▶ _Image-text web data_
▽

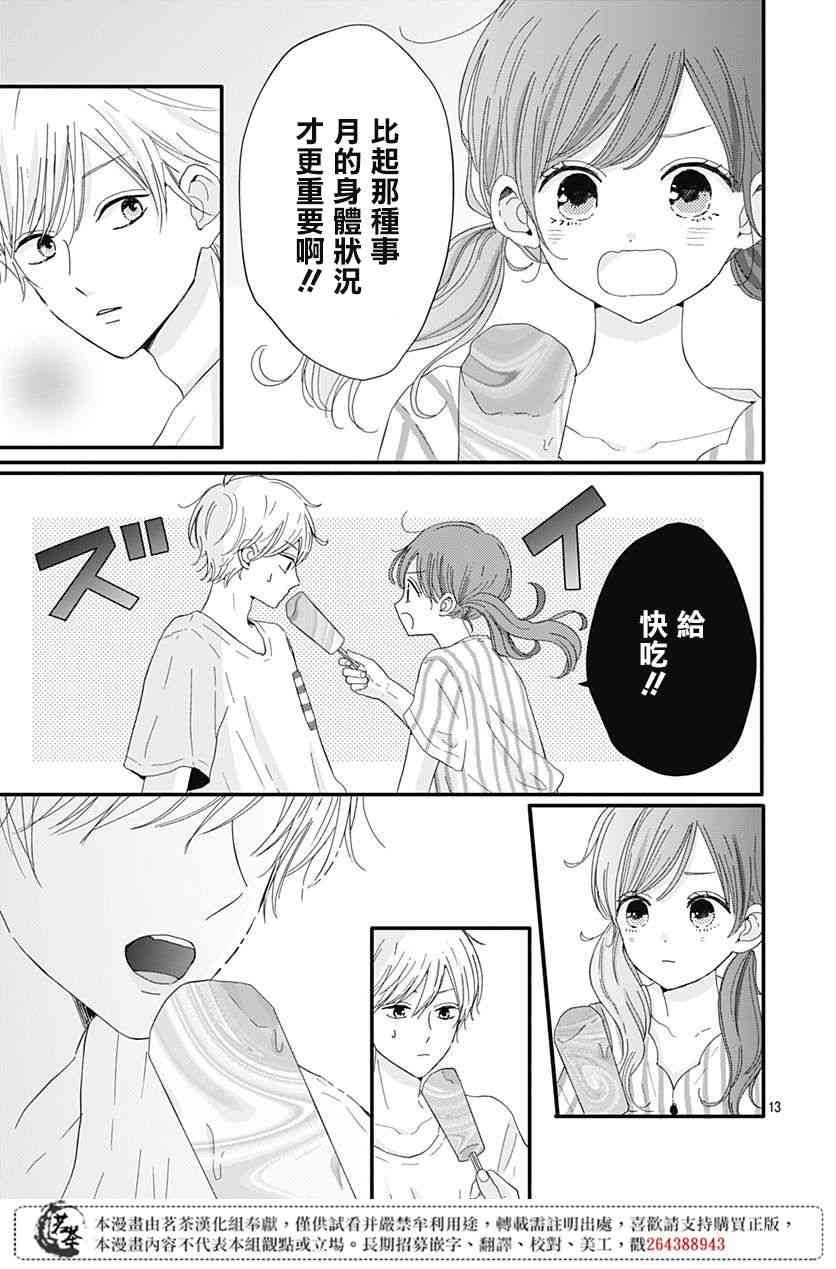 14话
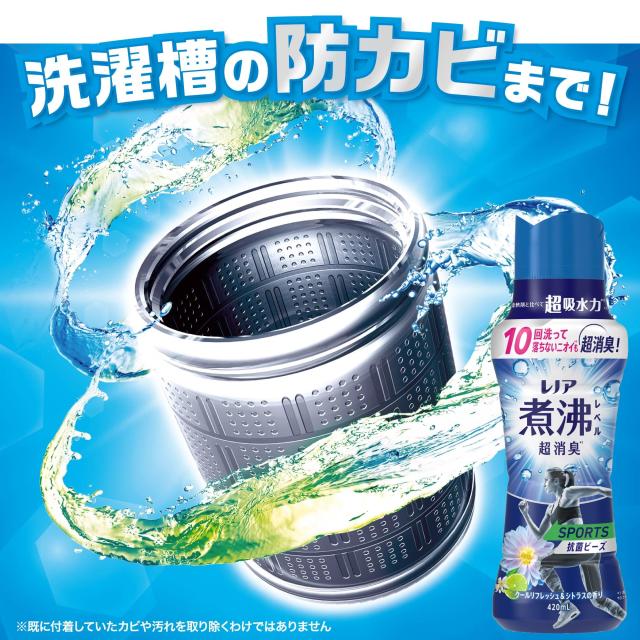 レノア 煮沸レベル消臭 抗菌ビーズ SPORTS クールリフレッシュ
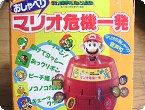 喋ります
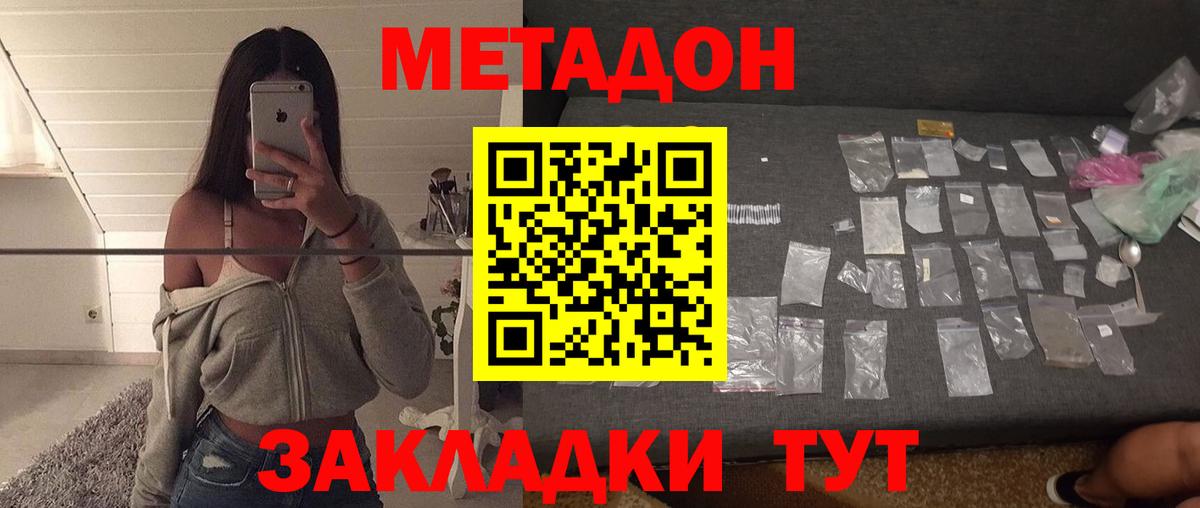 Метадон кристалл  Вход с VPN  Ирбит 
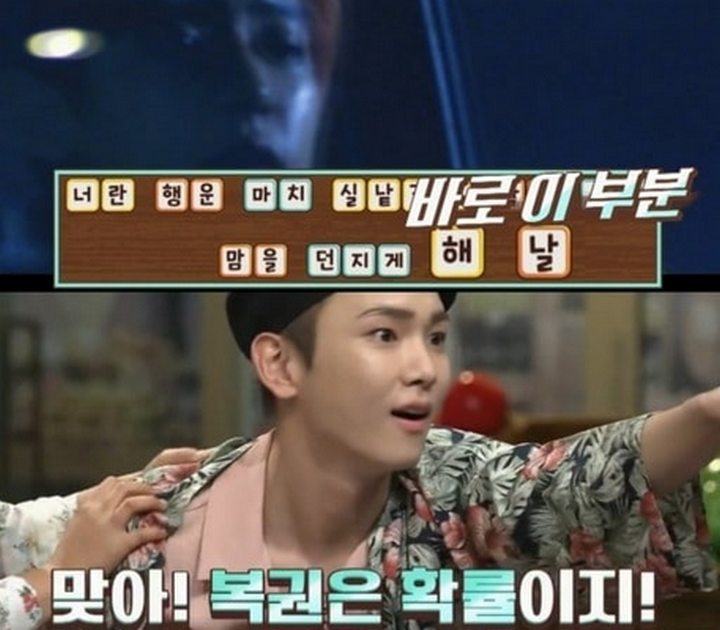 Key menebak lagu EXO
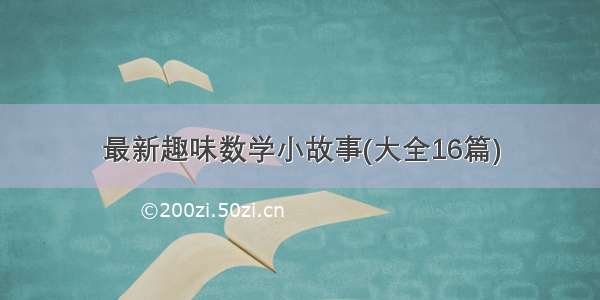 最新趣味数学小故事(大全16篇)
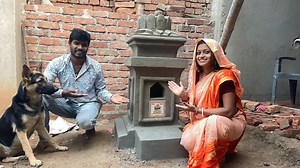 23K views · 385 reactions | Tulsi Mandir Ready Ho Gaya ❤️ ll Love Marraige Couple ll Cute Couple | Dancer Sanatan | Facebook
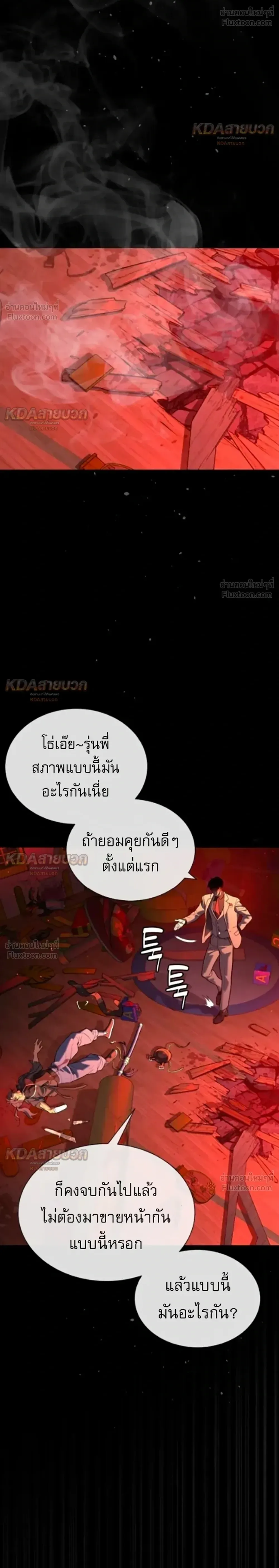 Killer Peter ปีเตอร์โคตรนักฆ่า ตอนที่ 149 หน้า 36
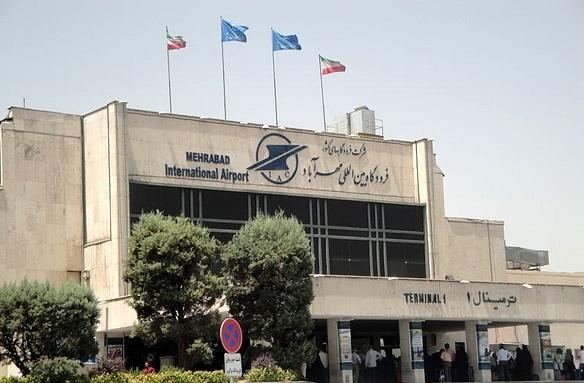 ترمینال 1 فرودگاه مهرآباد تعطیل شد ترمینال 1 فرودگاه مهرآباد تعطیل شد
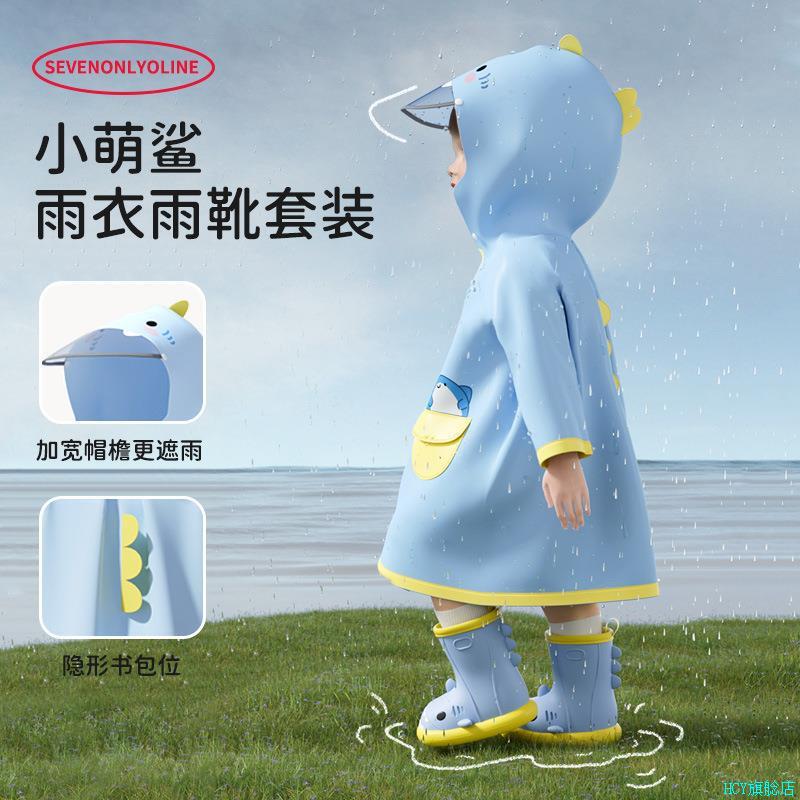 儿童雨衣男女童可爱小鲨鱼幼儿小童宝宝雨披雨鞋套装书包位小学*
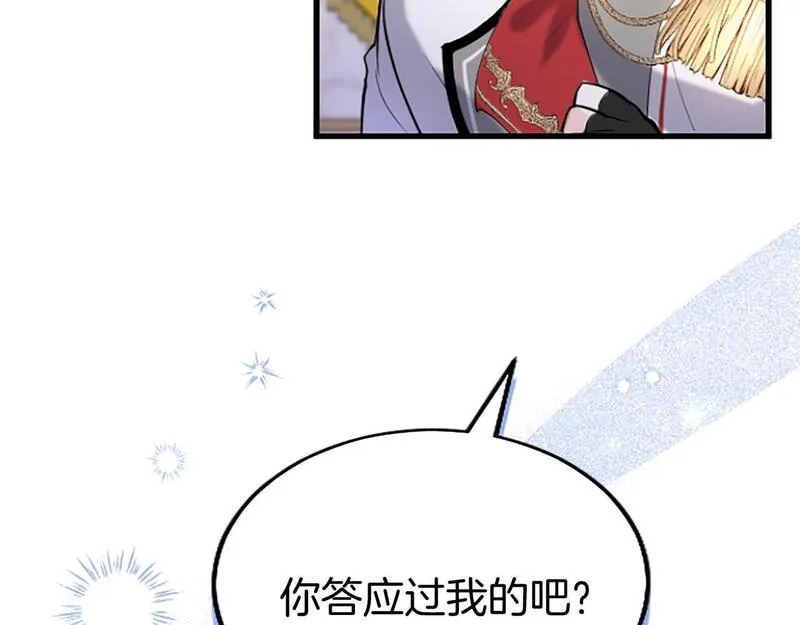 大小姐为何要男装大结局漫画,第61话 自证清白125图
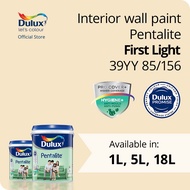 Dulux Pentalite Interior Wall Paint - First Light 39YY 85/156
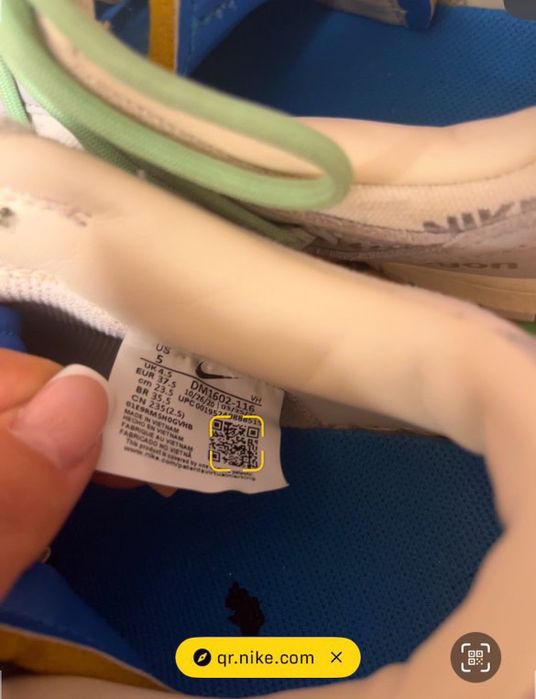 Nike x Off white lot 26( certificat originalitate)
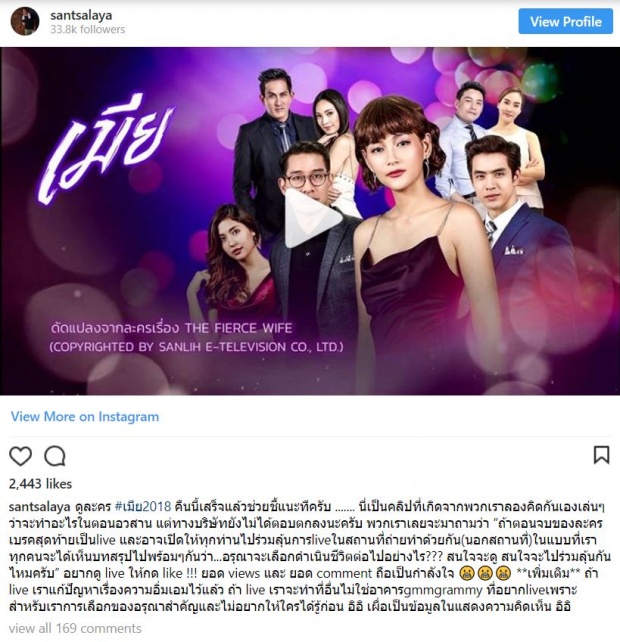 ผู้กำกับเผย!! เมีย2018 ตอนจบ อาจทำแบบ Live ให้ลุ้นสดๆ “อรุณา” จะเลือกใคร? (มีคลิป)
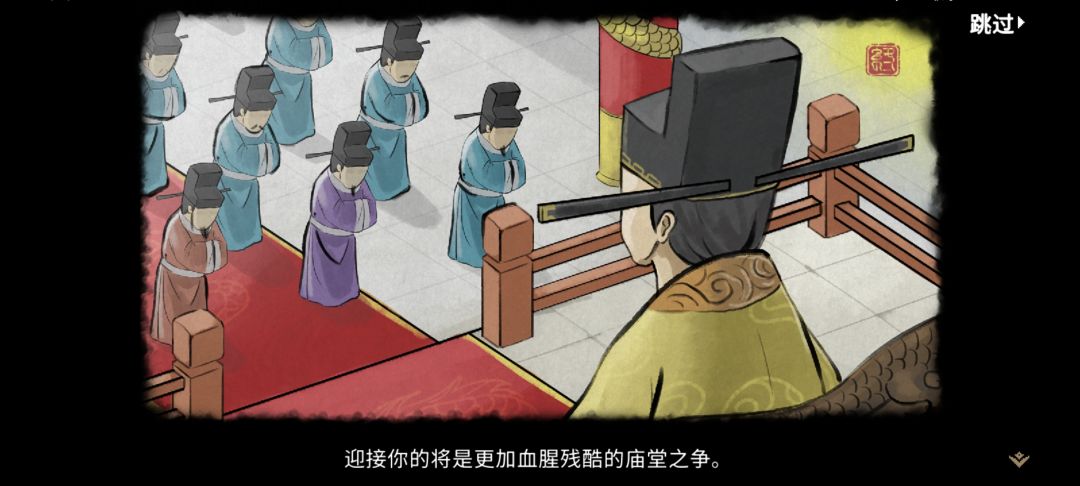 完结了,打到皇帝结局就结束了 5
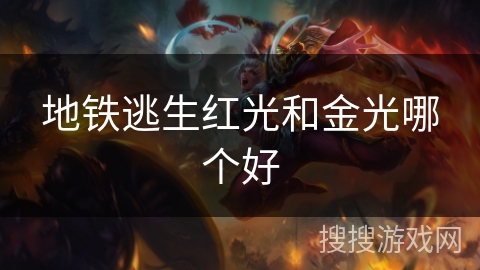 地铁逃生红光和金光哪个好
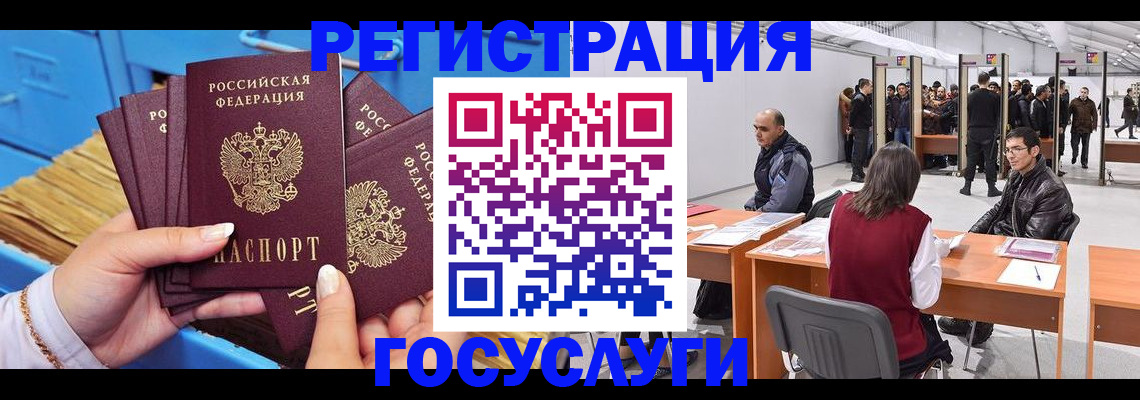 прописка для военкомата в Тобольске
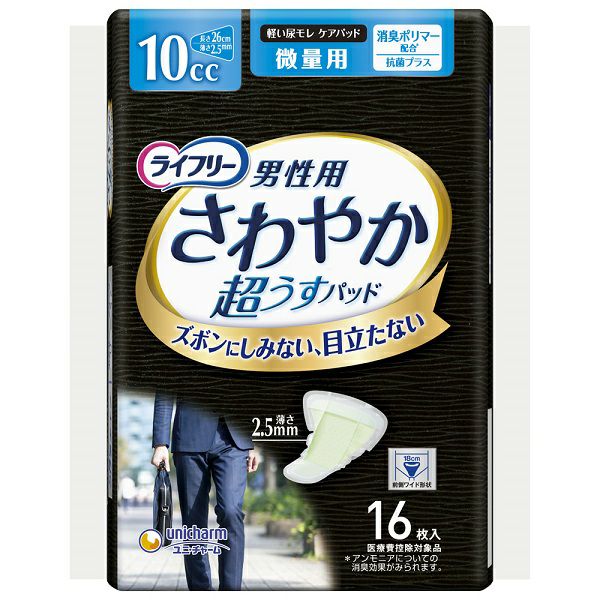 119【ライフリー】250cc さわやか 男性用 うす型パッド 12枚入×16袋 ライフリー さわやかパッド ライフリーさわやか男性用安心パッド 250cc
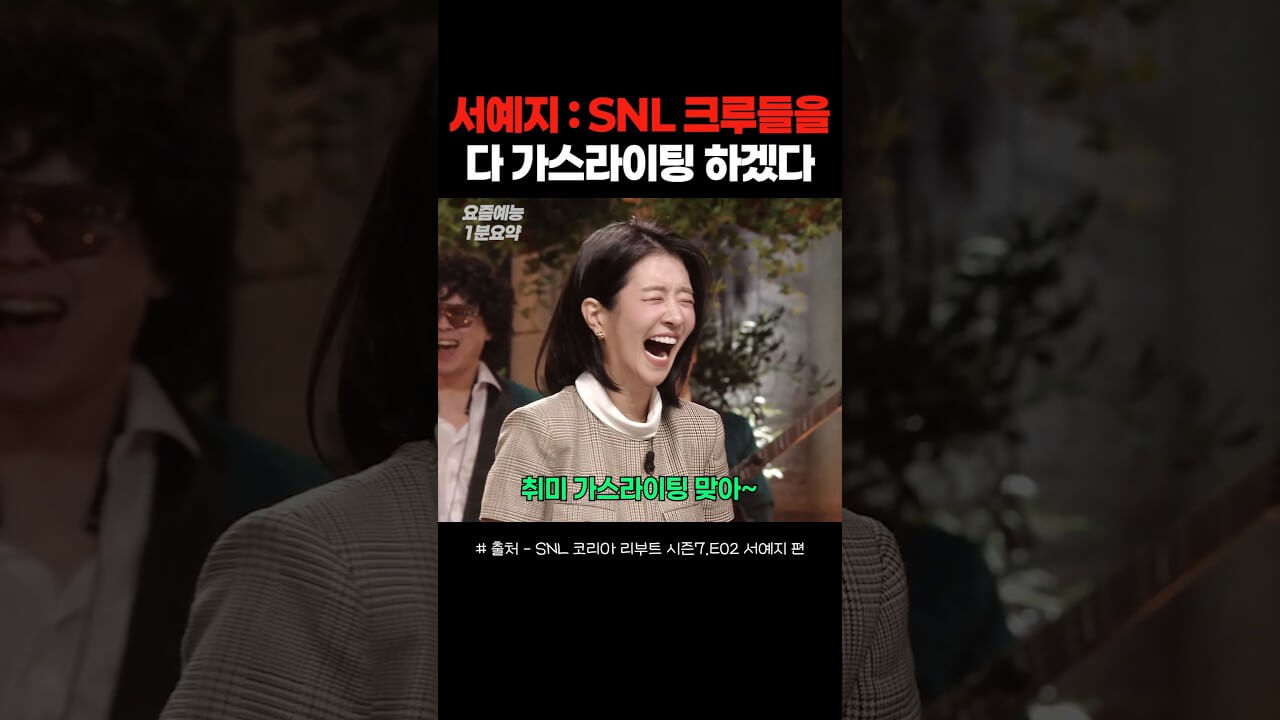 서예지, SNL 코리아 시즌7 출연 쿠팡플레이 다시보기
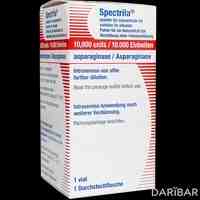 Спектрила (аспарагиназа) Spectrila (asparaginase) флакон 10.000 ЕД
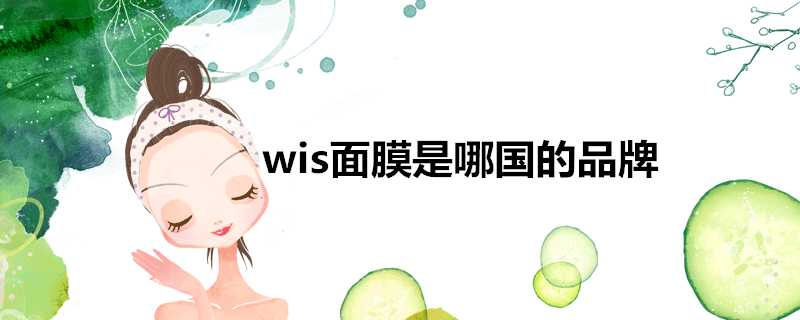 wis面膜是哪國的品牌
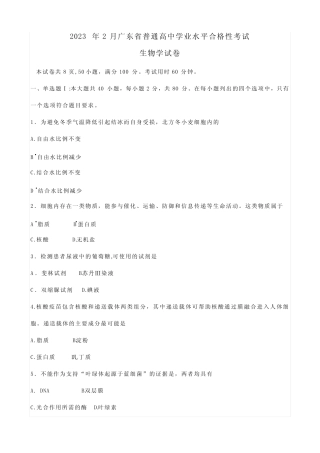 2023年广东省普通高中学业水平合格性考试生物学试卷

△

▶ _Exercise requirements_
Copy exactly the lines that run from the line containing "서예지, SNL 코리아 시즌7 출연 쿠팡플레이 다시보기" to the end of the data, keeping both end lines and dropping every picture.

▶ _Result_
 서예지, SNL 코리아 시즌7 출연 쿠팡플레이 다시보기
 Спектрила (аспарагиназа) Spectrila (asparaginase) флакон 10.000 ЕД
 wis面膜是哪國的品牌
 2023年广东省普通高中学业水平合格性考试生物学试卷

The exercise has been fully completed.